Please list every line in the records below that contains the word "roof", copying each one in full.

**Materials provided**
+-------+
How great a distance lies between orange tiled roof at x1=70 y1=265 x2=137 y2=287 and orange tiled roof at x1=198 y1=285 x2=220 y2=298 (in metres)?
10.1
+-------+
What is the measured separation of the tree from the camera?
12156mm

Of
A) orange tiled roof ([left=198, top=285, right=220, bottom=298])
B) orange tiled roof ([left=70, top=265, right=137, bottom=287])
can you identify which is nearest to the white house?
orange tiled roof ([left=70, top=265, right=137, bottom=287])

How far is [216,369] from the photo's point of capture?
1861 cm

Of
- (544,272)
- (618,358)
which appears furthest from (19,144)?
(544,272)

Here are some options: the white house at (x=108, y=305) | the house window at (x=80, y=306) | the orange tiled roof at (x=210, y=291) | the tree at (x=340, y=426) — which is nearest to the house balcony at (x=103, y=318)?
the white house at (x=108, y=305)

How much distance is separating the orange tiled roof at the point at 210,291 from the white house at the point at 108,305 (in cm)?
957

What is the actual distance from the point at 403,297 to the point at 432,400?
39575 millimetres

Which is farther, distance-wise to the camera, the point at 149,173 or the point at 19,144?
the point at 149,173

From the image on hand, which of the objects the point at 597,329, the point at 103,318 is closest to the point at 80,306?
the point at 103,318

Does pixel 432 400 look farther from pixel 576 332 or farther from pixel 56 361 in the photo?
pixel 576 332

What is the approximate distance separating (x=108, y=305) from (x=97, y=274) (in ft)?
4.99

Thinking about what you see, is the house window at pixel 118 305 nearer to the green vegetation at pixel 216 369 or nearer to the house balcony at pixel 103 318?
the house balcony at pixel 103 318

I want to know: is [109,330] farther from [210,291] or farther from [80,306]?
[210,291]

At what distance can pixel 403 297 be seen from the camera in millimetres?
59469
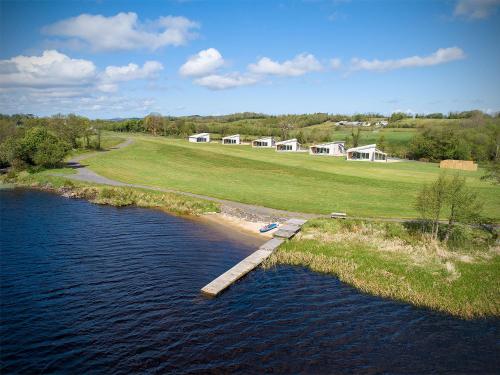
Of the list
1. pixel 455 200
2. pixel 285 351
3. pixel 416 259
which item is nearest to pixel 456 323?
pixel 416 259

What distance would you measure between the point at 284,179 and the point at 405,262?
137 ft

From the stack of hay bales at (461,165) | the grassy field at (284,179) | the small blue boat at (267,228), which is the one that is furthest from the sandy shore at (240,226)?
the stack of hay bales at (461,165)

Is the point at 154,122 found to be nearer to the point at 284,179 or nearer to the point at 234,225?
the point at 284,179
+-------+
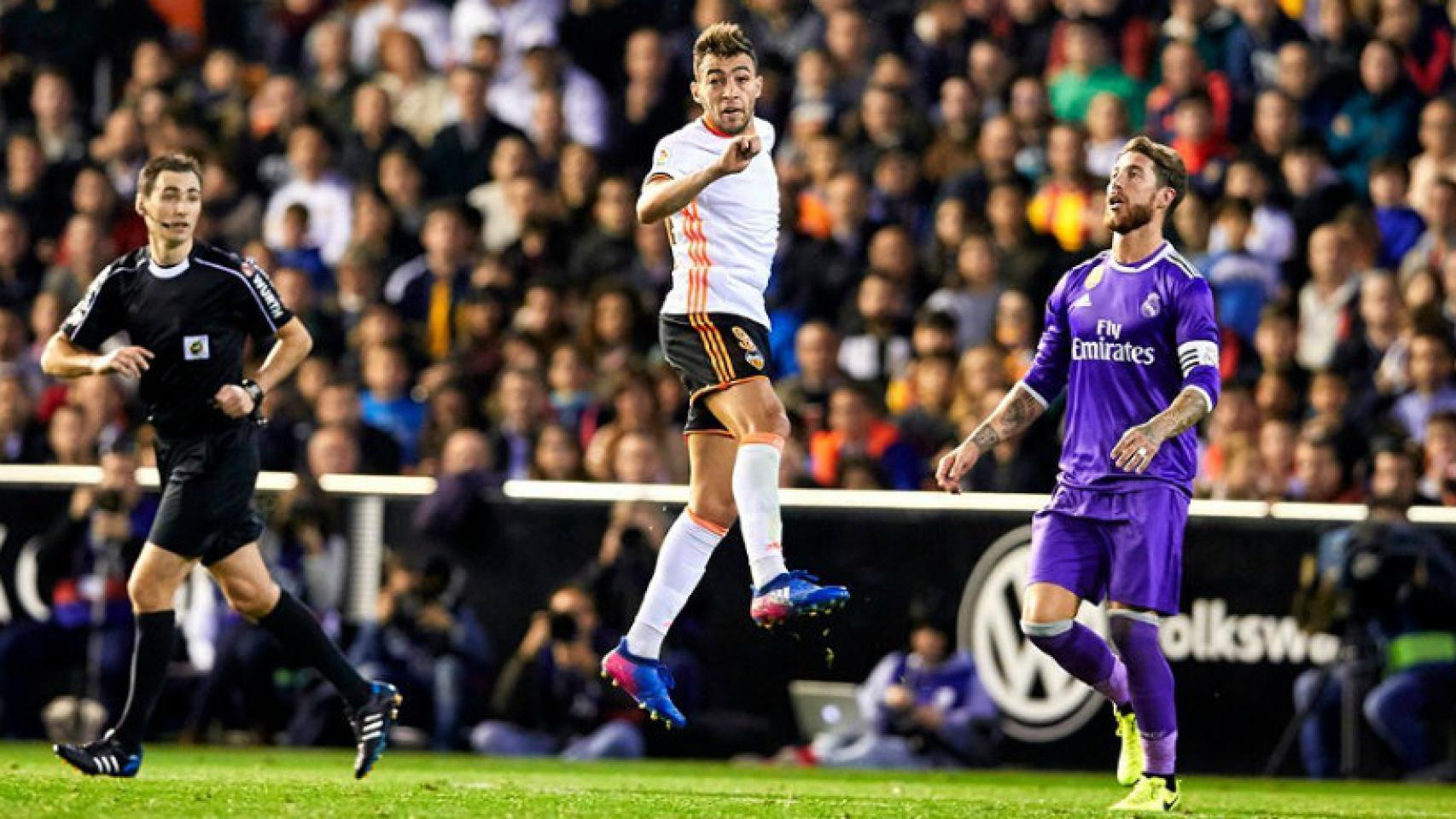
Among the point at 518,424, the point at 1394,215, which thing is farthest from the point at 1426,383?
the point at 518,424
+-------+
**Problem solution**
How great a distance lies between orange tiled roof at x1=70 y1=265 x2=137 y2=287 and orange tiled roof at x1=198 y1=285 x2=220 y2=298 (in metres)?
A) orange tiled roof ([left=198, top=285, right=220, bottom=298])
B) orange tiled roof ([left=70, top=265, right=137, bottom=287])
orange tiled roof ([left=70, top=265, right=137, bottom=287])
Here are some options: the white house at (x=108, y=305) | the house window at (x=80, y=306) | the orange tiled roof at (x=210, y=291) | the tree at (x=340, y=426) — which is nearest to the house balcony at (x=103, y=318)?
How much distance is separating the orange tiled roof at the point at 210,291 from the white house at the point at 108,305 (in cm)?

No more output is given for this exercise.